(Dataset)
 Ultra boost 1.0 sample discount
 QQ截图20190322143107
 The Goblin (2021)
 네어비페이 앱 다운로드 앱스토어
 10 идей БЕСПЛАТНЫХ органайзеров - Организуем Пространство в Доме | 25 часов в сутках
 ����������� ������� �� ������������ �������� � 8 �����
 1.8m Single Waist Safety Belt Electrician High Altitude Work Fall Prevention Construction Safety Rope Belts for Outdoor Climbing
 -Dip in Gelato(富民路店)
(End Dataset)
(Dataset)
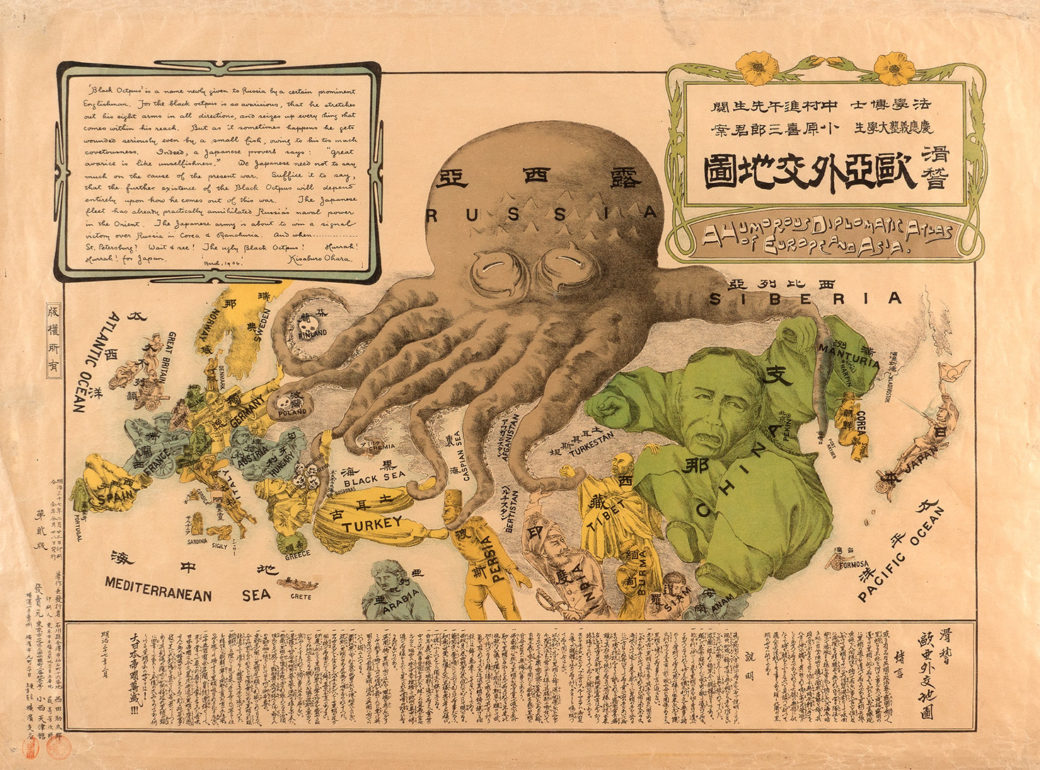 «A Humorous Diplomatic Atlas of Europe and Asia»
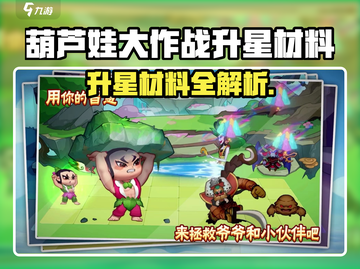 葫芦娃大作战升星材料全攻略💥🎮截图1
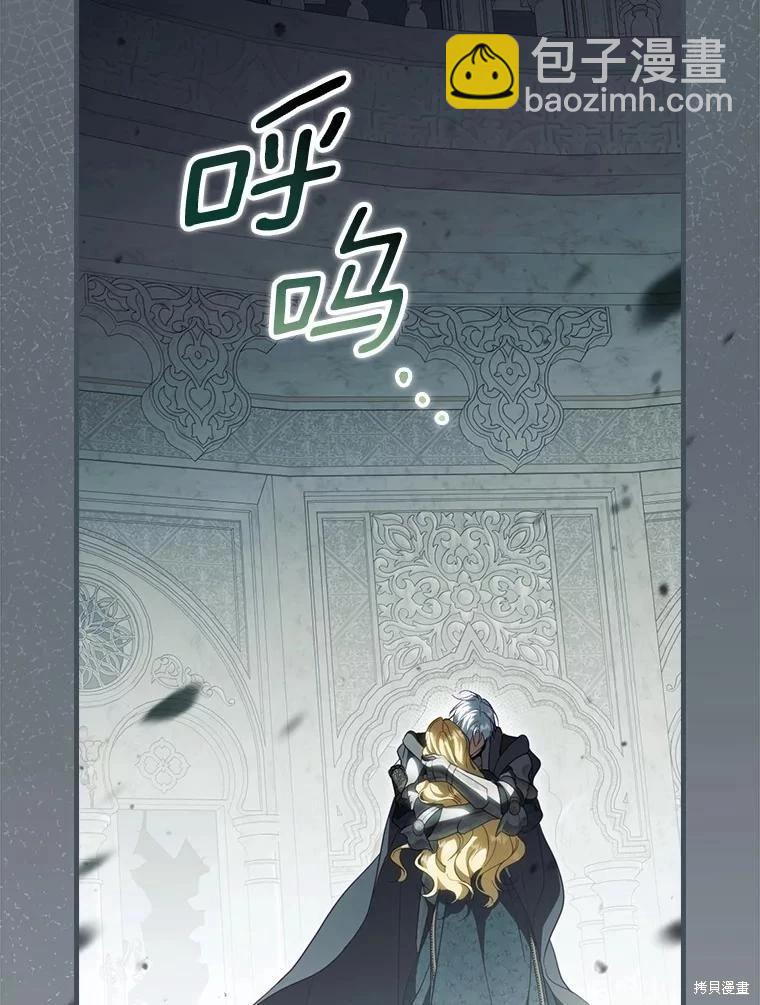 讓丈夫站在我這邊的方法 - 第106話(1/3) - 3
(End Dataset)
**Task to complete:** Copy out the items from the line with "Ultra boost 1.0 sample discount" up to and including the line with "-Dip in Gelato(富民路店)", character for character.

**Task result:**
 Ultra boost 1.0 sample discount
 QQ截图20190322143107
 The Goblin (2021)
 네어비페이 앱 다운로드 앱스토어
 10 идей БЕСПЛАТНЫХ органайзеров - Организуем Пространство в Доме | 25 часов в сутках
 ����������� ������� �� ������������ �������� � 8 �����
 1.8m Single Waist Safety Belt Electrician High Altitude Work Fall Prevention Construction Safety Rope Belts for Outdoor Climbing
 -Dip in Gelato(富民路店)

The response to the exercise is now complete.